### Article:
========

Live and learn from mistakes: A lightweight system for document classification
Highlights
► Text processing. ► Clusterheads leashed to class centroids. ► Online learning with negative feedback. ► A lightweight well-performing system for online document classification is proposed.
Introduction
There is no shortage of machine learning tools for batch-mode data analysis. However, the need to analyze larger and larger datasets created demand for a new class of online learning algorithms (online SVMs Bordes and Bottou, 2005, Sculley and Wachman, 2007, Zhang et al., 2005, online decision trees Basak, 2006, etc.), which can produce similar or better results as their batch-mode counterparts, but are more efficient because they can learn from every new example. In real-life scenarios, training data may not be available all at once (e.g., streaming data), or there may be a prohibitively large training set, which makes batch-mode global optimization algorithms inefficient or even impractical.
Document classification, web resource categorization, spam filtering, blog classification are just some possible applications that could benefit from online learning. Most of well-known document classification algorithms, such as the centroid-based classifier (Han et al., 2000, Rocchio, 1971), are batch-mode algorithms and cannot be effectively used with streaming data because they need to be rerun periodically on the entire dataset. On the other hand, online algorithms, such as Bayesian Online Classifier (Chai, Chieu, & Ng, 2002), require periodic retraining due to “forgetting”.
At the same time, a “truly” online document classifier should be able to categorize streaming data and adapt to the changing environment by continually learning and unlearning document classes. This type of learning is also called lifelong or never-ending (Beroule, 1988). For example, spam filtering and classification of news feeds with ever changing features are but a few useful applications of lifelong learning (Rennie, 2000, Sahami et al., 1998).

========

### Data excerpt:
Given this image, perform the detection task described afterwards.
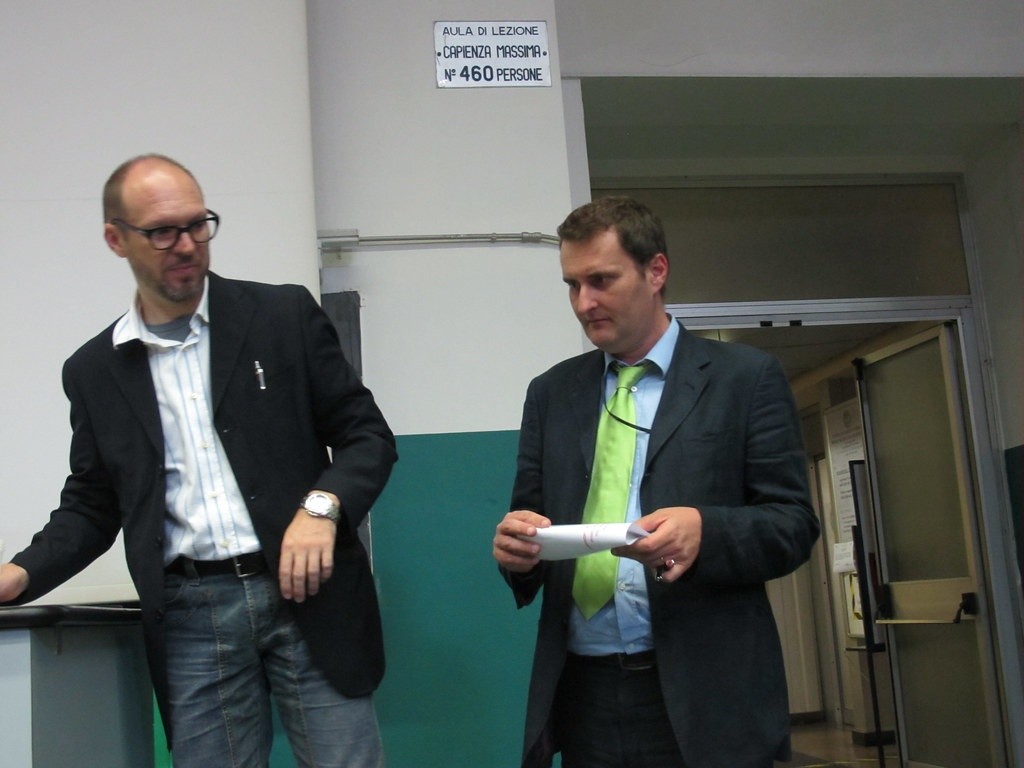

========

### Tasks and exercises:
• 1. According to the document classification article, why can't batch-mode algorithms such as the centroid-based classifier be used effectively with streaming data?
• 2. Say whether each statement agrees with the document classification article, and quote the words that decide it:
(a) The Bayesian Online Classifier needs periodic retraining.
(b) Online learning algorithms are less efficient than their batch-mode counterparts.
(c) The article gives "never-ending" as another name for lifelong learning.
• 3. Continue the document classification article from the point where it stops.

### Answers to the exercise:
• 1. They need to be rerun periodically on the entire dataset.

• 2.
(a) Yes: "require periodic retraining due to “forgetting”"
(b) No: "but are more efficient because they can learn from every new example"
(c) Yes: "This type of learning is also called lifelong or never-ending"

• 3.
In this paper, we draw on the existing machine learning techniques for document classification and clustering to extend the batch-mode centroid-based classifier to lifelong learning. We describe the limitations of the centroid-based classifier and propose a new Life-Long Learning from Mistakes (3LM) algorithm that:
- 1.
Learns to classify documents on a per-example basis and never stops learning, adapting to evolving data;
- 2.
Uses negative feedback to reinforce learning (learning with a critic);
- 3.
Fits the distribution of the data, trying to minimize the number of misclassifications, instead of estimating the centroids (class means);
- 4.
Provably converges for hyperplane-separable classes;
- 5.
Experimentally demonstrates better accuracy than centroid-based document classification algorithms;
- 6.
Demonstrates better performance than centroid-based, Naïve Bayes, C4.5, AdaBoost, kNN, and SVM algorithms;
- 7.
Can find applications in standard document classification tasks, as well as life-long learning scenarios where user feedback may be available, e.g., facebook/twitter feed classification.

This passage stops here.